[PATCH] Fix information loss in branch probability computation.
Duncan Exon Smith
dexonsmith at apple.com
Fri May 1 19:42:45 PDT 2015
> On May 1, 2015, at 7:23 PM, Duncan P. N. Exon Smith <dexonsmith at apple.com> wrote:
>
>
>> On 2015 May 1, at 13:21, Diego Novillo <dnovillo at google.com> wrote:
>>
>> Hi dexonsmith,
>>
>> This addresses PR 22718. When branch weights are too large, they were
>> being clamped to the range [1, MaxWeightForBB]. But this clamping is
>> only applied to edges that go outside the range, so it distorts the
>> relative branch probabilities.
>>
>> This patch changes the weight calculation to scale every branch so the
>> relative probabilities are preserved.
>>
>> The patch fixes an existing test that had slightly wrong branch
>> probabilities due to the previous clamping. It now gets branch weights
>> scaled accordingly.
>>
>> http://reviews.llvm.org/D9442
>>
>> Files:
>> lib/Analysis/BranchProbabilityInfo.cpp
>> test/Analysis/BranchProbabilityInfo/pr22718.ll
>> test/CodeGen/X86/MachineBranchProb.ll
>>
>> EMAIL PREFERENCES
>> http://reviews.llvm.org/settings/panel/emailpreferences/
>> <D9442.24827.patch>
>
>> Index: lib/Analysis/BranchProbabilityInfo.cpp
>> ===================================================================
>> --- lib/Analysis/BranchProbabilityInfo.cpp
>> +++ lib/Analysis/BranchProbabilityInfo.cpp
>> @@ -21,6 +21,7 @@
>> #include "llvm/IR/LLVMContext.h"
>> #include "llvm/IR/Metadata.h"
>> #include "llvm/Support/Debug.h"
>> +#include "llvm/Support/ScaledNumber.h"
>> #include "llvm/Support/raw_ostream.h"
>>
>> using namespace llvm;
>> @@ -119,6 +120,26 @@
>> return UINT32_MAX / BB->getTerminator()->getNumSuccessors();
>> }
>>
>> +/// \brief Determine the maximum branch weight going out of a block.
>> +///
>> +/// This returns the maximum branch weight annotation found in the
>> +/// given MD_prof annotation \p Weights.
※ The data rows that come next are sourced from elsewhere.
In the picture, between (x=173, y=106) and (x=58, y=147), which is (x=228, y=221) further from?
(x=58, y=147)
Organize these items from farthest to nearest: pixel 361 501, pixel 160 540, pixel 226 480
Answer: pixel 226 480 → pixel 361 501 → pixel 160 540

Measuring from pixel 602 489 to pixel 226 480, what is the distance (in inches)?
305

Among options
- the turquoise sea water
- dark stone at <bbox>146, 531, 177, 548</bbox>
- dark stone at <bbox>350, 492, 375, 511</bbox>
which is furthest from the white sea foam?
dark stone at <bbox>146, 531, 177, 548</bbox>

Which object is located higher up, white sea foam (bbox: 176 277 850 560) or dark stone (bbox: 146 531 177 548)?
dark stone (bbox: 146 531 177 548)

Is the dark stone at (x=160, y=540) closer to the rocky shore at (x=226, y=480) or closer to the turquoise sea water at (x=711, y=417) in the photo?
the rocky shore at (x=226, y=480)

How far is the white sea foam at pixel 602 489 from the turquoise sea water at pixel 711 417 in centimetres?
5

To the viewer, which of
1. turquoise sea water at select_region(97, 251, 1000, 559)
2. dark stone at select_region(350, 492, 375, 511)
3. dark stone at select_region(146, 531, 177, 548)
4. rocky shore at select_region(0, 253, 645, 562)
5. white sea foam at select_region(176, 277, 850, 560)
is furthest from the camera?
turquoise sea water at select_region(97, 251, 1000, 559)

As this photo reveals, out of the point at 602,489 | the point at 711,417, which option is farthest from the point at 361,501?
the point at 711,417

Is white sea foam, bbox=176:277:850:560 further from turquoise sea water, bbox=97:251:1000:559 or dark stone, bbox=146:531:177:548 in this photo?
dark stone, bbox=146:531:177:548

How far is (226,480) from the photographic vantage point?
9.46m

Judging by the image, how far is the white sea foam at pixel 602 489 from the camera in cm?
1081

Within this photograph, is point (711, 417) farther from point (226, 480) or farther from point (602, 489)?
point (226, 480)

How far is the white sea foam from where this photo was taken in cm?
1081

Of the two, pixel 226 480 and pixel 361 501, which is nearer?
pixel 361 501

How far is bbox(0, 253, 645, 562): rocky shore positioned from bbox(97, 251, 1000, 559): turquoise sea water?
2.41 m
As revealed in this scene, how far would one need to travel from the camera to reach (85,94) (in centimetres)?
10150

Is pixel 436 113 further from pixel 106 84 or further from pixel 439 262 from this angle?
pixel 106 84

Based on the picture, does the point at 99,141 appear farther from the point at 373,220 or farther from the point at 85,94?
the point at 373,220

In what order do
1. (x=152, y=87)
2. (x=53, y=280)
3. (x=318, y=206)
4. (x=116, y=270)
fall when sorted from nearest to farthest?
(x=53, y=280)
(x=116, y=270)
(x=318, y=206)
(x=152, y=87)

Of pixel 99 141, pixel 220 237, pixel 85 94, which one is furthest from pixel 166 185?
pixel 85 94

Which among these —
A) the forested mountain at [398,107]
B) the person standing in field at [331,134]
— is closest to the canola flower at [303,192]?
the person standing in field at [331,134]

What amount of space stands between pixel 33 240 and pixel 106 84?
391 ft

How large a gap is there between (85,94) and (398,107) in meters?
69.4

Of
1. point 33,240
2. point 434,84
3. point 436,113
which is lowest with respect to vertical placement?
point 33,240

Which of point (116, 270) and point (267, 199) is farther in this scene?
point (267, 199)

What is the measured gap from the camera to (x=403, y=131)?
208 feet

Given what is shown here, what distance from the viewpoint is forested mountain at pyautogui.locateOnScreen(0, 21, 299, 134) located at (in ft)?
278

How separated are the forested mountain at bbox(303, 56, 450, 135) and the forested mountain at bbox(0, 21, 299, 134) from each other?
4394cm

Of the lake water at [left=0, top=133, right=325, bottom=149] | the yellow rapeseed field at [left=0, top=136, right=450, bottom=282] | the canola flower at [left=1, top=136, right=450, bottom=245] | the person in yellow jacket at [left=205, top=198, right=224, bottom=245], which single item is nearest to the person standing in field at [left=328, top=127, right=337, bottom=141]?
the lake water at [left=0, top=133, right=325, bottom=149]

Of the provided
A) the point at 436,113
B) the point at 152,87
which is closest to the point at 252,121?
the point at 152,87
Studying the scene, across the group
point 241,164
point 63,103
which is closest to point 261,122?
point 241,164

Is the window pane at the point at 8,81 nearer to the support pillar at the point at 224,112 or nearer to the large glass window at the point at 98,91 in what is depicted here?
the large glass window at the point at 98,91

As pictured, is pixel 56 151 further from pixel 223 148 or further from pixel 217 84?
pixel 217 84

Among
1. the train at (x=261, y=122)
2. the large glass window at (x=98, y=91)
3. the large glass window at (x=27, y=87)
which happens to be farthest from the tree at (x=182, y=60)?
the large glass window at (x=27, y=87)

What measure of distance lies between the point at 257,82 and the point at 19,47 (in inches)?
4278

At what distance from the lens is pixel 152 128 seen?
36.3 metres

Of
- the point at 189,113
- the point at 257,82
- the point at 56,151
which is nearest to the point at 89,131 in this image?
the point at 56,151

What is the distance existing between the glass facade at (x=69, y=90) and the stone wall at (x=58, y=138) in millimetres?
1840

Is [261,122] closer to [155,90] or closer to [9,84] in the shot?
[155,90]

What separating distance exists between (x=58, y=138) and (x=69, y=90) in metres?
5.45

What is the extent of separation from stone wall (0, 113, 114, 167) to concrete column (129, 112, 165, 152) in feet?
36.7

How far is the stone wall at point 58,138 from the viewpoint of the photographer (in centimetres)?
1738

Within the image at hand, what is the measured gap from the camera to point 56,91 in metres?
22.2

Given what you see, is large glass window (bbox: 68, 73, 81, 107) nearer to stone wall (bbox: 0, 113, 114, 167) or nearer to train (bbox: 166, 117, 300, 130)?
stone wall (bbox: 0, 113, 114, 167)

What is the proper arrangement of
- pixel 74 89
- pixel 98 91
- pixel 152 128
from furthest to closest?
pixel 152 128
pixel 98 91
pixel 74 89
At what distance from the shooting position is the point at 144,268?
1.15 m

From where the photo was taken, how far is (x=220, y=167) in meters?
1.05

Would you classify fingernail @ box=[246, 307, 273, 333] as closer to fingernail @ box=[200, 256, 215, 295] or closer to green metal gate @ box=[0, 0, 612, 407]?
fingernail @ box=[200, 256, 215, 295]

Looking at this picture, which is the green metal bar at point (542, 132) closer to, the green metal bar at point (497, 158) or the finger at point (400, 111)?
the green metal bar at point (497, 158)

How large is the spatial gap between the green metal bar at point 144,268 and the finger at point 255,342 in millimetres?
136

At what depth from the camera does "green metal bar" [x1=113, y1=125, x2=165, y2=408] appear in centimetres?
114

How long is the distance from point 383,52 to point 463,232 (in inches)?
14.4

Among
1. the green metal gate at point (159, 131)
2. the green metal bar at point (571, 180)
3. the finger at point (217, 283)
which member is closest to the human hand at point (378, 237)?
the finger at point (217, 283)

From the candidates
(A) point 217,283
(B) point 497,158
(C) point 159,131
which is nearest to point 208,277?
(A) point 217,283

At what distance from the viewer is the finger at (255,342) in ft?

>> +static uint32_t getMaxUnscaledWeightFor(const MDNode *WeightsNode) {
>> + uint32_t Max = 0;
>> + for (unsigned i = 1, e = WeightsNode->getNumOperands(); i != e; ++i) {
>> + ConstantInt *Weight =
>> + mdconst::dyn_extract<ConstantInt>(WeightsNode->getOperand(i));
>> + if (Weight) {
>> + assert(Weight->getValue().getActiveBits() <= 32 &&
>> + "Too many bits for uint32_t");
>> + uint32_t Val = static_cast<uint32_t>(Weight->getZExtValue());
>> + if (Val > Max)
>> + Max = Val;
>> + }
>> + }
>> + assert(Max > 0 && "Maximum branch weight should not be zero.");
>> + return Max;
>> +}
>>
>> /// \brief Calculate edge weights for successors lead to unreachable.
>> ///
>> @@ -191,18 +212,25 @@
>> return false;
>>
>> // Build up the final weights that will be used in a temporary buffer, but
>> - // don't add them until all weights are present. Each weight value is clamped
>> - // to [1, getMaxWeightFor(BB)].
>> + // don't add them until all weights are present. Each weight value is scaled
>> + // to the range [1, getMaxWeightFor(BB)].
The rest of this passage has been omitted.